═════ ESTRATTO DA LEGGERE

Ogni volta che si scatta una foto con lo smartphone o con una fotocamera digitale, nell’immagine finisce molto più di quello che si vede. Insieme ai pixel, infatti, vengono salvati i metadati delle foto, tecnicamente chiamati Exif (Exchangeable image file format): informazioni sul dispositivo usato, sulle impostazioni della fotocamera e, soprattutto, su quando e dove è stata realizzata la foto.
Ed è proprio il “dove” il punto critico. Se il telefono o la fotocamera hanno un chip GPS attivo, la posizione viene incorporata nello scatto in modo del tutto invisibile. Comodo, certo, per chi vuole ritrovare tutte le foto di una vacanza o di un posto specifico. Molto meno comodo se si condividono immagini senza sapere che potrebbero rivelare, ad esempio, il proprio indirizzo di casa. Per questo, ogni volta che una foto esce dalla propria sfera personale, è fondamentale sapere quali metadati porta con sé e, quando serve, eliminarli.

══════════
═════ ELENCO DATI

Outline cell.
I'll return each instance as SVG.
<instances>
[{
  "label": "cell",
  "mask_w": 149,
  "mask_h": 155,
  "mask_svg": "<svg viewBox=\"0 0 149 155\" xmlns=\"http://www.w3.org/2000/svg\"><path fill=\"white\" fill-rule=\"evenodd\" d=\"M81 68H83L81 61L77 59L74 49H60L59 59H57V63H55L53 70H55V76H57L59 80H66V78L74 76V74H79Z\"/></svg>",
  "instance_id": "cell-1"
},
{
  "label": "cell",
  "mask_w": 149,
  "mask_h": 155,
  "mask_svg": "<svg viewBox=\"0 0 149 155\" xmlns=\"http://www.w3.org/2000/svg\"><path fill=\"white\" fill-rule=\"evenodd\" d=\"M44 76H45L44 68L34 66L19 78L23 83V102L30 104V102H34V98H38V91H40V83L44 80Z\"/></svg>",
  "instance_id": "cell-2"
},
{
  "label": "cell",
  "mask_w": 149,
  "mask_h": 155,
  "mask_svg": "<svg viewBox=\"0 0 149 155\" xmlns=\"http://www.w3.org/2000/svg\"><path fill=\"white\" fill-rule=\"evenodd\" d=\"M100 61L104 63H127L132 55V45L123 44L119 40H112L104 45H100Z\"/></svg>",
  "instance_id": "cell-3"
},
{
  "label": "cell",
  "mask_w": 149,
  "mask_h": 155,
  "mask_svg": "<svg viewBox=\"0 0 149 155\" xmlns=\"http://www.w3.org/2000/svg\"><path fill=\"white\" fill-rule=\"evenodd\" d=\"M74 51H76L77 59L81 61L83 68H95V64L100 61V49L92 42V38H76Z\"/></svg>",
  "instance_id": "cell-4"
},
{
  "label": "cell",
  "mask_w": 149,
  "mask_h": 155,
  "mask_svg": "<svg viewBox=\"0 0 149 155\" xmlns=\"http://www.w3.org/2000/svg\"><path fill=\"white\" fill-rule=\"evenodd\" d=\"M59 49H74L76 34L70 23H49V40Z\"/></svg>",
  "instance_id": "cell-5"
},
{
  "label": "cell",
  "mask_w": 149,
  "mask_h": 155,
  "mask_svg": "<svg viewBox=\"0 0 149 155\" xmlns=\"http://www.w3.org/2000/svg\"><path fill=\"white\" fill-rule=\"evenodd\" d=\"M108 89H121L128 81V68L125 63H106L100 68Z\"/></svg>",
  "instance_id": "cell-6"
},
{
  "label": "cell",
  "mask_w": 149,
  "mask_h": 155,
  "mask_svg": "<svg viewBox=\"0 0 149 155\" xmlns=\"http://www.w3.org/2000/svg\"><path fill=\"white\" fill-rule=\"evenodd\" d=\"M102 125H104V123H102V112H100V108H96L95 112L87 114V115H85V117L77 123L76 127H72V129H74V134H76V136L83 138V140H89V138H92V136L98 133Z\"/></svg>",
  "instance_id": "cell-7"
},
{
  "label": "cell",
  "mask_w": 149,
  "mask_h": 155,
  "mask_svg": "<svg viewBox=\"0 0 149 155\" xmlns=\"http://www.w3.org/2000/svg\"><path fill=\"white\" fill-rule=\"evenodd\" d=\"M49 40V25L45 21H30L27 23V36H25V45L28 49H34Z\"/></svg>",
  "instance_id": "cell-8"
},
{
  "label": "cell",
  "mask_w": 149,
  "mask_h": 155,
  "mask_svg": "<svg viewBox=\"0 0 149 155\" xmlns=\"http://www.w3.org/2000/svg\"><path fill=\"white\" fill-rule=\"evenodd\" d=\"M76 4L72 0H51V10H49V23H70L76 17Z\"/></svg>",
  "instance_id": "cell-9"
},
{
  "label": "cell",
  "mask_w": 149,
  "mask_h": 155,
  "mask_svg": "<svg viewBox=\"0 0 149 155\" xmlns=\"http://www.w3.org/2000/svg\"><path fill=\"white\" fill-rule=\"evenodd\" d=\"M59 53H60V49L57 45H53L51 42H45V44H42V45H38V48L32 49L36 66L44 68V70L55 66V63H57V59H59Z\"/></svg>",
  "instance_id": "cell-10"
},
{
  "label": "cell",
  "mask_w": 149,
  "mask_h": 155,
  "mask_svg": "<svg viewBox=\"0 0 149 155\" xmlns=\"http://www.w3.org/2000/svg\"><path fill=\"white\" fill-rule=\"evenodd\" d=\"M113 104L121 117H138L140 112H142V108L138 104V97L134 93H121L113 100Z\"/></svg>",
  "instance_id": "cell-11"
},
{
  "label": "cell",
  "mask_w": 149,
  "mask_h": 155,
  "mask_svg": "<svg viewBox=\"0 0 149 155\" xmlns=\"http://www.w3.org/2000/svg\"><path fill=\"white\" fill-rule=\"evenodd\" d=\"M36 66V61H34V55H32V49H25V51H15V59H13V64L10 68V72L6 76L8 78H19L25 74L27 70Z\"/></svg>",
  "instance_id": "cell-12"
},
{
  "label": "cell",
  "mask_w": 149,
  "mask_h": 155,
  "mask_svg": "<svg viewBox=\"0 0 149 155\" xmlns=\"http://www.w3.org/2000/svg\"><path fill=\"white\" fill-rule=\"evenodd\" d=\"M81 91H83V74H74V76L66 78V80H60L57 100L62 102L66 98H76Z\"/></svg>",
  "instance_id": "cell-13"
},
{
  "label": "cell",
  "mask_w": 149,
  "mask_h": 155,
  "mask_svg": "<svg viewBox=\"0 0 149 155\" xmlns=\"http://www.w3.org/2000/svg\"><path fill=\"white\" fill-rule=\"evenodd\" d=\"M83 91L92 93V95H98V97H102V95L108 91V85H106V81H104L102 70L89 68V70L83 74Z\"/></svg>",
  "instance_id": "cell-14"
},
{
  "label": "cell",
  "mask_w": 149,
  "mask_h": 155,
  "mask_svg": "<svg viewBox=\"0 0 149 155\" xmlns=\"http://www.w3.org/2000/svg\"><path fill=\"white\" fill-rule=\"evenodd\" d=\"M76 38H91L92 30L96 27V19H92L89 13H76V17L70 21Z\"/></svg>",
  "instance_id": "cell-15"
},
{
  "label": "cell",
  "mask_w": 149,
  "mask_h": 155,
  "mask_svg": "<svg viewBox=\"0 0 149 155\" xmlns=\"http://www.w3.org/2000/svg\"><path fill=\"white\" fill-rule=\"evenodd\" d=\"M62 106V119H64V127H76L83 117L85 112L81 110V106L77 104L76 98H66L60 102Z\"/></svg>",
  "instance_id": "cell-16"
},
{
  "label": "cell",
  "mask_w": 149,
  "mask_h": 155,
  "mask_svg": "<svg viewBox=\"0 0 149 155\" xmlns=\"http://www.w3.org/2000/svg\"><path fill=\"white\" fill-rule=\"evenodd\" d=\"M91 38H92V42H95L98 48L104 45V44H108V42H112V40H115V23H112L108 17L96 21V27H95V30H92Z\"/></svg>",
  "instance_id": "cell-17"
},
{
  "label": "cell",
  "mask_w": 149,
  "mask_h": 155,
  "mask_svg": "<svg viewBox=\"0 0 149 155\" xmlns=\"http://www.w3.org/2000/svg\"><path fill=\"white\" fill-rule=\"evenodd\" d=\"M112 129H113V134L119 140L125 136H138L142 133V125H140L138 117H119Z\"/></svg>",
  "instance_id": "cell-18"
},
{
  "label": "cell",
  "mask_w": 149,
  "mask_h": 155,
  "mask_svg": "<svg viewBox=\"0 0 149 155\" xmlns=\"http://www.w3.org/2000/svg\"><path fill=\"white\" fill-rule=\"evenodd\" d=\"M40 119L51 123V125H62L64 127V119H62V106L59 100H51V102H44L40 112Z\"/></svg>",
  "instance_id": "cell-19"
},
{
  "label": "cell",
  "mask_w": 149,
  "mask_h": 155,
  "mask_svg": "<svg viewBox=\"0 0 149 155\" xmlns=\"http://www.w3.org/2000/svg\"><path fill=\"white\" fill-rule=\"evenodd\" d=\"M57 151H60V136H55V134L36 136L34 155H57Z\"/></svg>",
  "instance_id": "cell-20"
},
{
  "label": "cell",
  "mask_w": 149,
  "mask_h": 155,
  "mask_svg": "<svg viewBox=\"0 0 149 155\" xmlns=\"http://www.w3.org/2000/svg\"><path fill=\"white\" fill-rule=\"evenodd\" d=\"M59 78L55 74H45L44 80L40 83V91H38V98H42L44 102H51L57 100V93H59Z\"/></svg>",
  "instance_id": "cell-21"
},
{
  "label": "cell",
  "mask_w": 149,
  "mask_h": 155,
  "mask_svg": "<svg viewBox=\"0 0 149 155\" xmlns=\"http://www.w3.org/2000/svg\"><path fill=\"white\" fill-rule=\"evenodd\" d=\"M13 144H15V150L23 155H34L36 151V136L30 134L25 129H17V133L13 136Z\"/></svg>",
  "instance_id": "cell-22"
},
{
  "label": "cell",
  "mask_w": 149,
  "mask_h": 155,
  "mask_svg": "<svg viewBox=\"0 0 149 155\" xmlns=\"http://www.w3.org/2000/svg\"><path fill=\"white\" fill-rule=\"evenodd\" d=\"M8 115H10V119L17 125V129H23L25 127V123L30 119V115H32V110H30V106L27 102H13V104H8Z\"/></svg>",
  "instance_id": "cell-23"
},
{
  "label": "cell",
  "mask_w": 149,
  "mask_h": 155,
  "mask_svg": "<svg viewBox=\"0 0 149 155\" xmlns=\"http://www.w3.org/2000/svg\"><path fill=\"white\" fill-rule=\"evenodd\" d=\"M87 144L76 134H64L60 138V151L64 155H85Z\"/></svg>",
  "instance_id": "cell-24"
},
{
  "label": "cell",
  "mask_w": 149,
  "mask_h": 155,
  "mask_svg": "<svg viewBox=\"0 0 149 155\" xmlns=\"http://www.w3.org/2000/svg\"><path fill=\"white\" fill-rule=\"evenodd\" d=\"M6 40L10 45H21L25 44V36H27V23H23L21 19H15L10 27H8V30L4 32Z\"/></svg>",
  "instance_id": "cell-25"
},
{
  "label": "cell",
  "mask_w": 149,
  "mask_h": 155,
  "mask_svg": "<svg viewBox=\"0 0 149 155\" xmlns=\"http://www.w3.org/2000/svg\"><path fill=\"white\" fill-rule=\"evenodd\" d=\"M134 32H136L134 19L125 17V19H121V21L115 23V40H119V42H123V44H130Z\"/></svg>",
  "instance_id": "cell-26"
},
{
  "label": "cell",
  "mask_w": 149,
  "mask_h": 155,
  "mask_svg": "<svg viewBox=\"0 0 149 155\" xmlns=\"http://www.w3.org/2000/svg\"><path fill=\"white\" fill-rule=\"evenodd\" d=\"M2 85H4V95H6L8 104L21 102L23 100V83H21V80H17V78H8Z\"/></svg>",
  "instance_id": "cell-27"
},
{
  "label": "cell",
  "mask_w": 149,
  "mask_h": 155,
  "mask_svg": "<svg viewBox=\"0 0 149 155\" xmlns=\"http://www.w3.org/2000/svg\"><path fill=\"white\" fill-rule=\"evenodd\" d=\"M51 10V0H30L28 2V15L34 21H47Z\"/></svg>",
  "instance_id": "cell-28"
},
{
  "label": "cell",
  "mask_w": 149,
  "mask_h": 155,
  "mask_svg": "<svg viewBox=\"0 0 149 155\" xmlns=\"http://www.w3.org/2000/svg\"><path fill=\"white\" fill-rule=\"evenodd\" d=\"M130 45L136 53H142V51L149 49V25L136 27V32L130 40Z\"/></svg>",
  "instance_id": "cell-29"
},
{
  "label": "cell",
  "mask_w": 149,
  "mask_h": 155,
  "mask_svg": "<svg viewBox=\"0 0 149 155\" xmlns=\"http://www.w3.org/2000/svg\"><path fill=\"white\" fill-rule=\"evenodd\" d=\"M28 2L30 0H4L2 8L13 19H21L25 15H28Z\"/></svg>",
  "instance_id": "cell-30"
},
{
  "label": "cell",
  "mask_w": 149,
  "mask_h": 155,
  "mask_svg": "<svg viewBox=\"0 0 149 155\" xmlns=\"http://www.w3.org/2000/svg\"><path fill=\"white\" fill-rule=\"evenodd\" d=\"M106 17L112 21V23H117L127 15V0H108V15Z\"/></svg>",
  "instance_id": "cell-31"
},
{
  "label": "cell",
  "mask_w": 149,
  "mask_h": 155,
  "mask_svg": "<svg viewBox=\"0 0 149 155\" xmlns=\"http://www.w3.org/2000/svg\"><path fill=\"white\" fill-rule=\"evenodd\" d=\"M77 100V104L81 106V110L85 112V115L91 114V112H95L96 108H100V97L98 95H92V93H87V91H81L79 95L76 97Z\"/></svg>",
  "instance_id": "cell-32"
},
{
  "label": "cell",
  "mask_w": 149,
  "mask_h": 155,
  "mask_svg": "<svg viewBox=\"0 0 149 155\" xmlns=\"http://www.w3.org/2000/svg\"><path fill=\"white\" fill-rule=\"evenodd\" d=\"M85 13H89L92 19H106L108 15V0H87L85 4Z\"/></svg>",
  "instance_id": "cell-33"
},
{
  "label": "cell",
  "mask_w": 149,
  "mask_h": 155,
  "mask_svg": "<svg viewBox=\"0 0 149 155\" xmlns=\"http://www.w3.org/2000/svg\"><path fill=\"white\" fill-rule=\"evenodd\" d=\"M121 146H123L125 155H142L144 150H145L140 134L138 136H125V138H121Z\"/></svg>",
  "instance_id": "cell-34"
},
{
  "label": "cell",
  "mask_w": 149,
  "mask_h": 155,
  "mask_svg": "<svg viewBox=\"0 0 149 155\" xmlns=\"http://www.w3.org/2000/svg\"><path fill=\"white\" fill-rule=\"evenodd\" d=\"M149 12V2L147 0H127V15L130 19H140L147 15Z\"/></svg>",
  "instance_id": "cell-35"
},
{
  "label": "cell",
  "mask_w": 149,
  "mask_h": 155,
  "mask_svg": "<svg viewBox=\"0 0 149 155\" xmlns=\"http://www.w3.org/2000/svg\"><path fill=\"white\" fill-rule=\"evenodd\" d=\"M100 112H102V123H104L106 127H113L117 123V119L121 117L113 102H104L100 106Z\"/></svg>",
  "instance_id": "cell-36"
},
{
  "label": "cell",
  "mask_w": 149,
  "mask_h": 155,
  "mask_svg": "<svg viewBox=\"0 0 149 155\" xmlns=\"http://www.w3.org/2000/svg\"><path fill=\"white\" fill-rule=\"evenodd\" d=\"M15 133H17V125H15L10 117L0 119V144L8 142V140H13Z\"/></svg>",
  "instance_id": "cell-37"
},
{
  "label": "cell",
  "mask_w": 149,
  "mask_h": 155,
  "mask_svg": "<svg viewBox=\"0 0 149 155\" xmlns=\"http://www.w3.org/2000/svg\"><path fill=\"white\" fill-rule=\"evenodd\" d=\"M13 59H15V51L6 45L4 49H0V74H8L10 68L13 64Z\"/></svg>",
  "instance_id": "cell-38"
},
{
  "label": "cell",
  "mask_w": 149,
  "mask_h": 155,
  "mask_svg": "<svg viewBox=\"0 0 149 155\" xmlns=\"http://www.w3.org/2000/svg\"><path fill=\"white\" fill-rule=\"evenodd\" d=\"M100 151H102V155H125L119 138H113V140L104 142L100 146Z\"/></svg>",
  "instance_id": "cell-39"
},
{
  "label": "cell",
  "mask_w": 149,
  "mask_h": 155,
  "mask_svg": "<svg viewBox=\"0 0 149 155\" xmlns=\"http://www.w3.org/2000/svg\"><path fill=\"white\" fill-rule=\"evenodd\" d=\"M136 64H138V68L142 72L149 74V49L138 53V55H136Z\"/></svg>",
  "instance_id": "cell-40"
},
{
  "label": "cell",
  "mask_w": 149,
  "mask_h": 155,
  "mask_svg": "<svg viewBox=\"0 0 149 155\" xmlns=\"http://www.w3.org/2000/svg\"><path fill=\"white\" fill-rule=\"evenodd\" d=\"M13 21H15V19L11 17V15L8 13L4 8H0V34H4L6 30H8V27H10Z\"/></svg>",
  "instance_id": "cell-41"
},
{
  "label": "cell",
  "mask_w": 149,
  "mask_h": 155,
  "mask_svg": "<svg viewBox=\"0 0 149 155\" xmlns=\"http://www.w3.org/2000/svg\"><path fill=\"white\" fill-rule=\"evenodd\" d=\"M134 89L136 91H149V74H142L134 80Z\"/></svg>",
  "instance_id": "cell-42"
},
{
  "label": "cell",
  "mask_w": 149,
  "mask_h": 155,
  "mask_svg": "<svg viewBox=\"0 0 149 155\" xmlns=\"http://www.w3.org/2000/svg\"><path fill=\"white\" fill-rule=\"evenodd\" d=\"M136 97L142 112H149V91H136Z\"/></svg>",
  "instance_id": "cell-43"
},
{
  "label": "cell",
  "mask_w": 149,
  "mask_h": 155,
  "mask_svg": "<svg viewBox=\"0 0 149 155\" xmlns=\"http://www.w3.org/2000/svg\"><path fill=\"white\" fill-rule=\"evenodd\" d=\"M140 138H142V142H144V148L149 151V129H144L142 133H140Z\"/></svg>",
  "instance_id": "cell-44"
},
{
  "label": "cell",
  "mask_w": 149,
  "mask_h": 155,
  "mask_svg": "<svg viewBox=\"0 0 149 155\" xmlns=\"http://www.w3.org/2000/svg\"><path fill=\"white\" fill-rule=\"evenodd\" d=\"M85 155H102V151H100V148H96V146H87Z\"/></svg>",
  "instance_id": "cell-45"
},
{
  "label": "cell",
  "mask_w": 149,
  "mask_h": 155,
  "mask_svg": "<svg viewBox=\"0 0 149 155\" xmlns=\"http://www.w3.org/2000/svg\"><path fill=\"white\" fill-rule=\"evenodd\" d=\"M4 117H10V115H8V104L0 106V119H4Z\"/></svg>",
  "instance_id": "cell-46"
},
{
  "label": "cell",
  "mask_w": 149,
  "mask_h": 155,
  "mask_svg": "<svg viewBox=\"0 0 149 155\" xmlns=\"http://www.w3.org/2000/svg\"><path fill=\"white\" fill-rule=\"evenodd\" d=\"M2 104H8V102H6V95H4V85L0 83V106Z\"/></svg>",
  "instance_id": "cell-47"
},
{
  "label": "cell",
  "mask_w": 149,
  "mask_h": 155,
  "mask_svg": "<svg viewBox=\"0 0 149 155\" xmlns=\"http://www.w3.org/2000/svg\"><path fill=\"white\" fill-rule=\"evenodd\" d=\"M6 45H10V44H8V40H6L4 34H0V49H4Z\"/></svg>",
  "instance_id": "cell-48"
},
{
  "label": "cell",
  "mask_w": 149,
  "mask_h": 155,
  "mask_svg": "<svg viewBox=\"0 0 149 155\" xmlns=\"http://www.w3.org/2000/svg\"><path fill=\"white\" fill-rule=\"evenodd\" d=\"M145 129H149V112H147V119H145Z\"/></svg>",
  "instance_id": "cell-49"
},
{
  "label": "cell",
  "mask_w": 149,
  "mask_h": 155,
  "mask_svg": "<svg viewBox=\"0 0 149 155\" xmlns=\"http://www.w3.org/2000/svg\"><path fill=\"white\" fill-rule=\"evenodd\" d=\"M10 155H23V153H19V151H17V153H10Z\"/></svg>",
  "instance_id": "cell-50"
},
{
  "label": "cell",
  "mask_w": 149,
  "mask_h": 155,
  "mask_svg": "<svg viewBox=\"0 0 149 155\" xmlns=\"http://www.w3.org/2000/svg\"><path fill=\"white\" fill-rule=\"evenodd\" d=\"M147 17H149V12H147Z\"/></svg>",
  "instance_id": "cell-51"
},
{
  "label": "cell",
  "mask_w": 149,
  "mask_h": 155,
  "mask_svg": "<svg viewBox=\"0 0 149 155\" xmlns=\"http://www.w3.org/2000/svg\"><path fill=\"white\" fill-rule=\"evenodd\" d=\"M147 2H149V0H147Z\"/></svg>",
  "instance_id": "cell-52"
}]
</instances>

══════════

Prosegui il testo sui metadati delle foto a partire dalla sua ultima frase, mantenendone il registro tecnico.

Come trovare i metadati e i dati di posizione nelle foto
I tag di posizione possono tornare utili nella vita di tutti i giorni. Sia Google Foto che Apple Foto permettono di organizzare la libreria per luoghi: basta cercare una località e compaiono tutti gli scatti associati. Ma dove si trovano esattamente questi metadati?
Su Android, aprendo un’immagine in Google Foto, si tocca il menu con i tre puntini in alto a destra e poi si sceglie “Informazioni”. Se i dati sulla posizione sono presenti, la foto verrà mostrata su una mappa. Nella versione web, dopo aver aperto un’immagine, si clicca sull’icona a forma di “i” cerchiata in alto a destra per accedere agli stessi dettagli.
Su iOS, invece, si apre Apple Foto, si seleziona una foto e si tocca il pulsante delle informazioni nella parte inferiore dello schermo. Anche qui, se ci sono dati GPS, compare una mappa. Nella versione web basta fare doppio clic sulla foto e poi selezionare l’icona delle informazioni.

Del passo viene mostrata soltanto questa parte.